Collect every line of the records that contains the word "compound". Case counts, so match capital and lowercase letters as given.

## Records in a dataset
..............................

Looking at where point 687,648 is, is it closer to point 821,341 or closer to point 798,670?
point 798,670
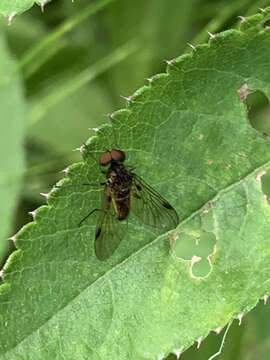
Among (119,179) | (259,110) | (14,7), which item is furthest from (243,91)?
(259,110)

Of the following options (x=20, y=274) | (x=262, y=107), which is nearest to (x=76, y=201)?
(x=20, y=274)

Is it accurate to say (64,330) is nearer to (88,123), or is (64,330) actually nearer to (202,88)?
(202,88)

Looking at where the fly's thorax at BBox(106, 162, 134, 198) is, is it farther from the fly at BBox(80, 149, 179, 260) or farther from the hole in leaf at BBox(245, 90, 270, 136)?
the hole in leaf at BBox(245, 90, 270, 136)

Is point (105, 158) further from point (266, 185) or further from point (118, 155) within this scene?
point (266, 185)

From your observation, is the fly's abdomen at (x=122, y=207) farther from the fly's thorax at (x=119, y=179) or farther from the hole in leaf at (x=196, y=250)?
the hole in leaf at (x=196, y=250)

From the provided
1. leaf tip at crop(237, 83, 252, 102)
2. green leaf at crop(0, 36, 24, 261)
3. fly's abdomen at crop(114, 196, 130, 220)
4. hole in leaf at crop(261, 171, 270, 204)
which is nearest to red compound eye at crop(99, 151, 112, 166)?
fly's abdomen at crop(114, 196, 130, 220)

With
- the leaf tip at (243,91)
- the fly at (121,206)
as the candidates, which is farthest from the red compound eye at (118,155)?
the leaf tip at (243,91)

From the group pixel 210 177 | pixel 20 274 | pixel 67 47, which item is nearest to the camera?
pixel 20 274
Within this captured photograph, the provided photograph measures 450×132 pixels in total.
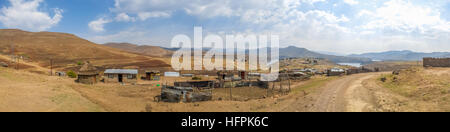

..............................

## EXERCISE OUTPUT
which is nearest to red compound eye at crop(99, 151, 112, 166)?
as the candidates, which is farthest from the red compound eye at (118,155)?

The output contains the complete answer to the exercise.